*Short exercise*. Could you turn the material, from the line containing "Which is the" through the end of the material, into a JSON list of strings with one string per line and blank lines omitted?

*Records from a data collection*.
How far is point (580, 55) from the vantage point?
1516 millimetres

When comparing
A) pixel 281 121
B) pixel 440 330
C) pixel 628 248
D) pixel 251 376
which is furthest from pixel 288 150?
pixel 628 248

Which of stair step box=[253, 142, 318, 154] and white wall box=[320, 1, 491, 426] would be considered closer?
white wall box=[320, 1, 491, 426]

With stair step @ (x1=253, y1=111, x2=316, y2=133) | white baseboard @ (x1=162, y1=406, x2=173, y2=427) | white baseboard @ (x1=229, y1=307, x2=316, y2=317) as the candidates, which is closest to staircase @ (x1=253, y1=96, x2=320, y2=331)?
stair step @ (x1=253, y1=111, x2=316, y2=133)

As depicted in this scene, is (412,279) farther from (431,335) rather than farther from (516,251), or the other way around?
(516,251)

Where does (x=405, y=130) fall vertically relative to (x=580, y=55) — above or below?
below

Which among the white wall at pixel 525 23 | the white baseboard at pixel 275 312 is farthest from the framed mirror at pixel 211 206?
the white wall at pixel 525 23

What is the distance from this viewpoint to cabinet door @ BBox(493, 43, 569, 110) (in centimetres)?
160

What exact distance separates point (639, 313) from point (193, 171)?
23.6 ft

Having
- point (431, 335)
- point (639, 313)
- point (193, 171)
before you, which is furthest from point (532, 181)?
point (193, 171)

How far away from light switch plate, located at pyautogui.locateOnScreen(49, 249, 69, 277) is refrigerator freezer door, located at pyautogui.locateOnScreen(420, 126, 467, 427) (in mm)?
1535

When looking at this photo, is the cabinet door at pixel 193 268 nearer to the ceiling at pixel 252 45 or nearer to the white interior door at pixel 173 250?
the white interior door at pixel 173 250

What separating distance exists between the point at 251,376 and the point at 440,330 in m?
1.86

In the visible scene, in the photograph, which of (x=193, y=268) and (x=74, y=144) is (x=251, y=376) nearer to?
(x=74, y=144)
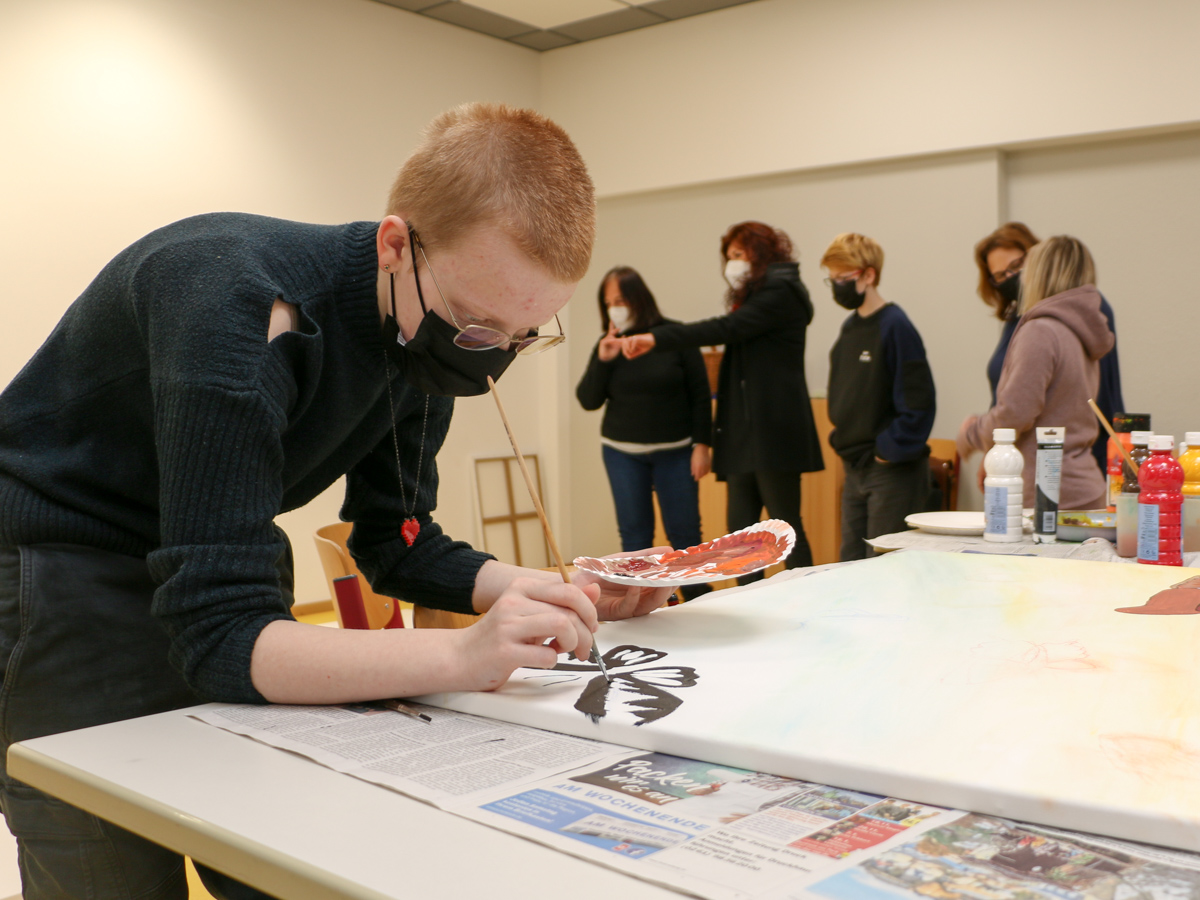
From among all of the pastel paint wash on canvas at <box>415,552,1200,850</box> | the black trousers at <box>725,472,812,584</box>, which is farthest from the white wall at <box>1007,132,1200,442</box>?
the pastel paint wash on canvas at <box>415,552,1200,850</box>

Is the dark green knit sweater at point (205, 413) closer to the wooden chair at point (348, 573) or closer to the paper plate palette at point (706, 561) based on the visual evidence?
the paper plate palette at point (706, 561)

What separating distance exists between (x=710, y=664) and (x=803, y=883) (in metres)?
0.43

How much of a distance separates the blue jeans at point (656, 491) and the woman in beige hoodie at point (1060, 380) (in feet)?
5.43

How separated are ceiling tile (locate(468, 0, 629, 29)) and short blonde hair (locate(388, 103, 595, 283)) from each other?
14.9 feet

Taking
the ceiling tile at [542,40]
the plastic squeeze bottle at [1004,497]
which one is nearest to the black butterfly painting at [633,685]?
the plastic squeeze bottle at [1004,497]

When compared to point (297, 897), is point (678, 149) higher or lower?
higher

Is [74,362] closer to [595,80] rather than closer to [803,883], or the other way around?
[803,883]

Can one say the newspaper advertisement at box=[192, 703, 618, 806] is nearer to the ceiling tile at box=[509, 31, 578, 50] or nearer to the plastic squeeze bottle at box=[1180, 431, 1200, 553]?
the plastic squeeze bottle at box=[1180, 431, 1200, 553]

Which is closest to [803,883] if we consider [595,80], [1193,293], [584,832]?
[584,832]

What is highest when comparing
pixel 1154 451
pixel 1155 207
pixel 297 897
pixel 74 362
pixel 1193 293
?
pixel 1155 207

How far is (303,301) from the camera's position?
968mm

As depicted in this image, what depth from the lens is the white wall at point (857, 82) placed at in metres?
4.07

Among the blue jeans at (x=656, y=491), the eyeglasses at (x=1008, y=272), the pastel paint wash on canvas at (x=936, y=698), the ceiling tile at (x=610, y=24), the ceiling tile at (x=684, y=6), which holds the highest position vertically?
the ceiling tile at (x=610, y=24)

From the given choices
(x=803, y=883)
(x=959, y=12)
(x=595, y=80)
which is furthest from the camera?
(x=595, y=80)
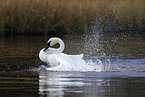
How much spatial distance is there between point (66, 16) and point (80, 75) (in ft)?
44.1

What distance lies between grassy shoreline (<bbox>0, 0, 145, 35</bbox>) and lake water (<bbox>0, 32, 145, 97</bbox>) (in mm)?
6212

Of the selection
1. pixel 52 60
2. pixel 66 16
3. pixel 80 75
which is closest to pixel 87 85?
pixel 80 75

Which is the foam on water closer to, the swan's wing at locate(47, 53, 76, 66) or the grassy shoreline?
the swan's wing at locate(47, 53, 76, 66)

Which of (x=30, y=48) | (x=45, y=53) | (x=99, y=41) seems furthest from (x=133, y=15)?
(x=45, y=53)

*Completed task*.
[
  "Which is the foam on water closer to, the swan's wing at locate(47, 53, 76, 66) or the grassy shoreline?",
  "the swan's wing at locate(47, 53, 76, 66)",
  "Which of (x=30, y=48) | (x=45, y=53) | (x=99, y=41) seems furthest from (x=133, y=15)?",
  "(x=45, y=53)"
]